# engranajes



## erc55 (Abr 29, 2011)

hola estoy en un proyecto de robot sumo y tengo un grave problema en la mecánica (ya que no hice ningun curso de mecanica hasta ahora) y por eso es la parte que mas me demora ... mi idea era la aceleracion de mi robot, y esto consiste en estar levantas las ruedas un poco y despues de unos 100milisegundos se bajen para que no le cuesta arrancar, estoy asiendo eso pero tambien cuento con una ventaja ya que la mayoria de estos robots que ya lo construyeron el año pasado le pusieron un motor con 2 ruedas atras y un motor paso a paso en la parte delantera para el giro, pero estos son muy lentos para doblar y por eso la idea era de hacerlo rapido primero y cuando este por chocar que se activen otros 2 motores de fuerza y los de velocidad se desactiven para pecharlos desde el costado... hasta ahora me hice uno con 2 motores con tornillo sin fin y una rueda loca en la parte de atras, pero es muy lento y es así la caja de engranajes 
	

	
	
		
		

		
			





 y no se si tendra resultado esta  
	

	
	
		
		

		
		
	


	




 esto para mi es muy complicado ya que todavia estoy estudiando en colegio y estoy solo haciendolo (con ustedes ) y solo me hice cursos de ingles y nada mas  y mis enemigos son mis propios profes  y otros estudiantes de la universidad y yo me las rebusco por todas partes así que si pueden aportar con lo que pueden les agradeceria mucho 
saludos


----------



## DJ DRACO (Abr 29, 2011)

antes de gastar plata en vano, te aconsejaría que veas lo siguiente:

1) lo que más te conviene es usar 4 motores (1 por rueda) y utilizar una configuración de activación independiente para los giros...asi tendrás vleocidad y fuerza siempre.

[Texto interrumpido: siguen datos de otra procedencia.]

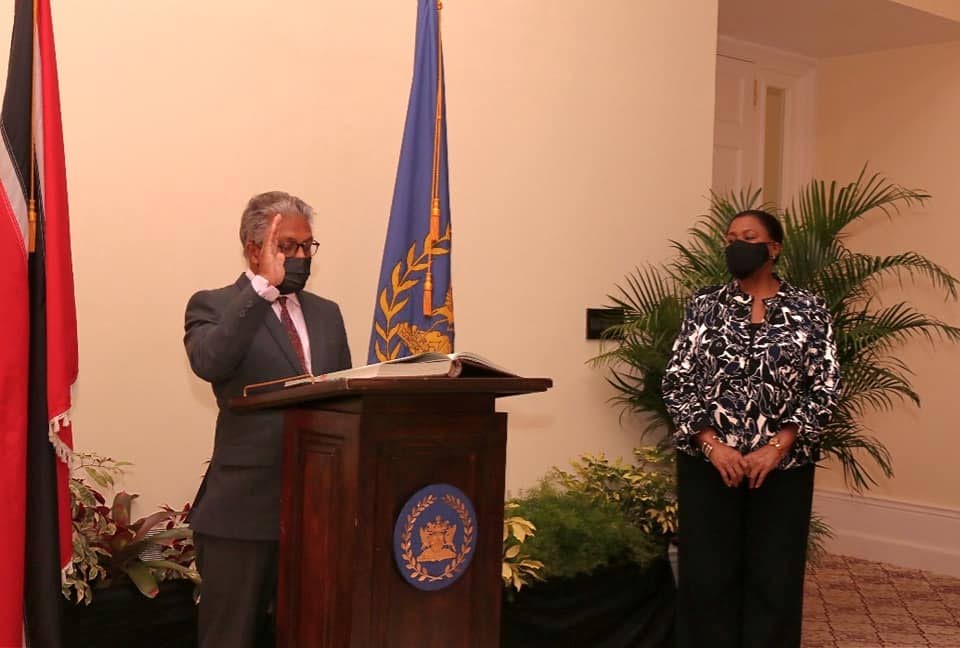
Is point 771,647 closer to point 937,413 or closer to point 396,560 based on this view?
point 396,560

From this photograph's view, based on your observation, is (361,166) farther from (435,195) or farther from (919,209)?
(919,209)

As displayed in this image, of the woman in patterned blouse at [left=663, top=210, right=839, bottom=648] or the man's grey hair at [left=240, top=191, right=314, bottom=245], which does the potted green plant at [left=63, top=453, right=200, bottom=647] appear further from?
the woman in patterned blouse at [left=663, top=210, right=839, bottom=648]

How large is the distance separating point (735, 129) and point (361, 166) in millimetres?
3485

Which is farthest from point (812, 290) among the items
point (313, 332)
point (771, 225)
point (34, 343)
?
point (34, 343)

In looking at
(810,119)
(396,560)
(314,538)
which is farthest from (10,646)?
(810,119)

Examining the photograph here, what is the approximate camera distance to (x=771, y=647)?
12.6 feet

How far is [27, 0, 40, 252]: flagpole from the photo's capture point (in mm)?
2691

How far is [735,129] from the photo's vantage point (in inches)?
280

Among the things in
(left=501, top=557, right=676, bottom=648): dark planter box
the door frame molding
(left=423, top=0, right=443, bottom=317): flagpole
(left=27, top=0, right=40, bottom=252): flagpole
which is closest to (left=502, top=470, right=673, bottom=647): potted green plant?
(left=501, top=557, right=676, bottom=648): dark planter box

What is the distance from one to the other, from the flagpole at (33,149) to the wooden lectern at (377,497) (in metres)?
0.62

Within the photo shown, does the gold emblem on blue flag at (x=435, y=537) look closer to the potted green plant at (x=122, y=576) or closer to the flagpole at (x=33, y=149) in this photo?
the flagpole at (x=33, y=149)

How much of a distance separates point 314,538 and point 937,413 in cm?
536

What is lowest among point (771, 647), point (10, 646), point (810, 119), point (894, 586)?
point (894, 586)

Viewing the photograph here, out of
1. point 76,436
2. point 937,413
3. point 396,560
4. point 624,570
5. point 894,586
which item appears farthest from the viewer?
point 937,413
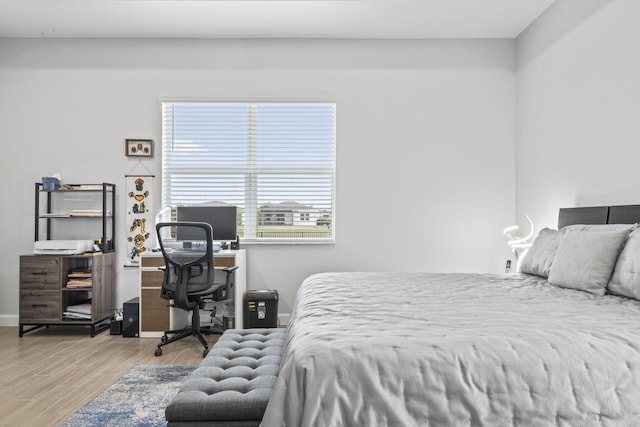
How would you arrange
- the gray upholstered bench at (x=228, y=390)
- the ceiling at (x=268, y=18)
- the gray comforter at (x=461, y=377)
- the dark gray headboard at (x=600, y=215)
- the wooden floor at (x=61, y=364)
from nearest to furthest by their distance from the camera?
the gray comforter at (x=461, y=377), the gray upholstered bench at (x=228, y=390), the wooden floor at (x=61, y=364), the dark gray headboard at (x=600, y=215), the ceiling at (x=268, y=18)

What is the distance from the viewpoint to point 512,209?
477 centimetres

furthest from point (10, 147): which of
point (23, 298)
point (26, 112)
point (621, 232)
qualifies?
point (621, 232)

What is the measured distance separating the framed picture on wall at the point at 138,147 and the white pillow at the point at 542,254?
3.62m

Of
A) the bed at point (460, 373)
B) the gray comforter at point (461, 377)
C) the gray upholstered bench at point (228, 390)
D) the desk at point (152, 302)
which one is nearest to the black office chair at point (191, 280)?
the desk at point (152, 302)

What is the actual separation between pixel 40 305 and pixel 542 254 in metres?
4.22

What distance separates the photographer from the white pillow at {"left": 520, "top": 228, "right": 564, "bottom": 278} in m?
2.98

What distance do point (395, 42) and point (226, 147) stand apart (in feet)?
6.73

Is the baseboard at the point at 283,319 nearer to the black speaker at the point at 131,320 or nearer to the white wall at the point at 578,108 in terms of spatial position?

2) la mecánica te conviene estudiarla mejor...ese esquema de rueda chica, luego grande y luego chica...no sirve de nada (primero reducis velocidad y aumentas fuerza y luego lo contrario) solo perdés energía en la fricción de los engranes...

si no entendes el punto 1 te subo una imagen


----------



## erc55 (Abr 29, 2011)

mmm no voy a gastar plata en vano por que me fui a un taller y me regalaron como 14 videocaseteras =) y algunas son iguales así que engranajes y motores tengo... la del punto 1 no entendí bien eso, para el control del giro voy a usar puente H con T mosfet


----------